#### [SOURCE TEXT]
BEGIN
William Menegas, PhD


Project

Behavioral and neural measurements of social reward in freely moving marmosets

Laboratories

Guoping Feng, Ph.D., Robert Desimone, Ph.D.

Biographical information

William attended the University of Chicago as an undergraduate, where he first became interested in studying biological systems. He graduated in 2012, and began graduate school at Harvard University. In Nao Uchida’s lab, William studied the dopamine system in mice and found interesting functional diversity between dopamine neurons related to their projection targets. As a Simons’ fellow, he aims to study reward and reinforcement in a social context in marmosets, with the eventual goal of understanding how social reward circuits differ in autism.

Current Work

Individuals with autism have reduced interest in social engagement. The social motivation hypothesis suggests that decreased motivation to participate in social interactions in infants with ASD causes them to spend less time attending to and learning from social stimuli, resulting in a wide range of social difficulties later in life. Consistent with this idea, successful early behavioral interventions rely on reinforcement of typical social behaviors. Although the neural mechanisms underlying social dysfunction have been studied in mouse models, extending these studies to primate models should further our understanding of human social function and dysfunction due to the similarity in brain structure and function between humans and primates. This project will seek to develop a behavioral paradigm to measure the value of natural social interactions between freely moving marmosets by giving animals the option to interact with a conspecific. Once this paradigm has been developed, I will record neural activity from the midbrain dopamine neurons of these animals, which are known to provide an important motivational signal guiding attention and behavior. Eventually, understanding whether social reward signals are absent or abnormal in ASD model animals will be essential to understanding these disorders as well as to the design of behavioral therapies.
END
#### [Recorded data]
BEGIN
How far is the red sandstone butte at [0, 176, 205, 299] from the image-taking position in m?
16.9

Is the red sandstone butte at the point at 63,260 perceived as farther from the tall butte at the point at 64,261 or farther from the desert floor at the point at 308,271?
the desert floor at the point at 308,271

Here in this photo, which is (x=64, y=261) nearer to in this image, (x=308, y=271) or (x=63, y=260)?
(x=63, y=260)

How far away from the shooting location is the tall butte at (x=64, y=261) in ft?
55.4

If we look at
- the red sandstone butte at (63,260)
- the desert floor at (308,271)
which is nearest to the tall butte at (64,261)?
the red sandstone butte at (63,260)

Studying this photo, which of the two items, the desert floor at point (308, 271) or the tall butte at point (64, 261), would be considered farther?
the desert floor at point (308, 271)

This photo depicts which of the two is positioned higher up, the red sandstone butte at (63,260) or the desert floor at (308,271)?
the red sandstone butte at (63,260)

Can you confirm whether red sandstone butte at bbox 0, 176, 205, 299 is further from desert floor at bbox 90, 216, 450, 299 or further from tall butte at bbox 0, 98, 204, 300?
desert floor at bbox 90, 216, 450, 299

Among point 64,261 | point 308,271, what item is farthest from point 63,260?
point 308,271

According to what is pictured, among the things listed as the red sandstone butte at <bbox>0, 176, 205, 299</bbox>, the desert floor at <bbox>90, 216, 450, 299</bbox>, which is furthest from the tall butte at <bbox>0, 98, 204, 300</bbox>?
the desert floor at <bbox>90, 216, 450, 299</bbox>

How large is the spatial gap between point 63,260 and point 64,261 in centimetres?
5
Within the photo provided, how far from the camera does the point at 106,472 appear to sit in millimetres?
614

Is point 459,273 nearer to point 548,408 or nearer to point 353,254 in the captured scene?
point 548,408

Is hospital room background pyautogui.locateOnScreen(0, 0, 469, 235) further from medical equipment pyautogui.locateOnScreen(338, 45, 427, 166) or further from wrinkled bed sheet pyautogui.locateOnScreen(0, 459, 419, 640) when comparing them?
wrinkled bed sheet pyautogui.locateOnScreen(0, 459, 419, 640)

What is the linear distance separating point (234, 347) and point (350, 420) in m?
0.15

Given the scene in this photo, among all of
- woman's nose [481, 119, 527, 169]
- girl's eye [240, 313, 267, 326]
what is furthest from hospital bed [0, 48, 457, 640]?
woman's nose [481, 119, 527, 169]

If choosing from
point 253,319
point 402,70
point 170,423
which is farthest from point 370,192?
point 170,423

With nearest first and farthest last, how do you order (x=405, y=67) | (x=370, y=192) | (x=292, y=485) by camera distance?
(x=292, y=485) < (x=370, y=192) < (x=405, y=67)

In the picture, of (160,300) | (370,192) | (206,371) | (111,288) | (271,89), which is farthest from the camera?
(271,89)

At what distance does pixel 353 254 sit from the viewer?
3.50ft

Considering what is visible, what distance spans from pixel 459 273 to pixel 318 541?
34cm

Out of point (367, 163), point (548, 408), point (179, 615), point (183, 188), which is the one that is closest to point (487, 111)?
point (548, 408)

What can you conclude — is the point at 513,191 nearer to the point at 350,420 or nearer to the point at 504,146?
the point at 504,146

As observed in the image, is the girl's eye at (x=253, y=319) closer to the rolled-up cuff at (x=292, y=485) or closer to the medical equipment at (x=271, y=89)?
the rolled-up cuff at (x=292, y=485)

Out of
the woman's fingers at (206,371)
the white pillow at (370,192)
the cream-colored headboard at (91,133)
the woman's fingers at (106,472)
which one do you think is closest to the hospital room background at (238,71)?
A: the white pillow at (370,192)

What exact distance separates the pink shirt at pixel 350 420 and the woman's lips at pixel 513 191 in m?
END
#### [WHAT TO WORK ON]
Repeat word for word the part of the researcher profile running from "Laboratories" down to "differ in autism.". These entries were taken from a different source than the profile above.

#### [WRITTEN RESPONSE]
Laboratories

Guoping Feng, Ph.D., Robert Desimone, Ph.D.

Biographical information

William attended the University of Chicago as an undergraduate, where he first became interested in studying biological systems. He graduated in 2012, and began graduate school at Harvard University. In Nao Uchida’s lab, William studied the dopamine system in mice and found interesting functional diversity between dopamine neurons related to their projection targets. As a Simons’ fellow, he aims to study reward and reinforcement in a social context in marmosets, with the eventual goal of understanding how social reward circuits differ in autism.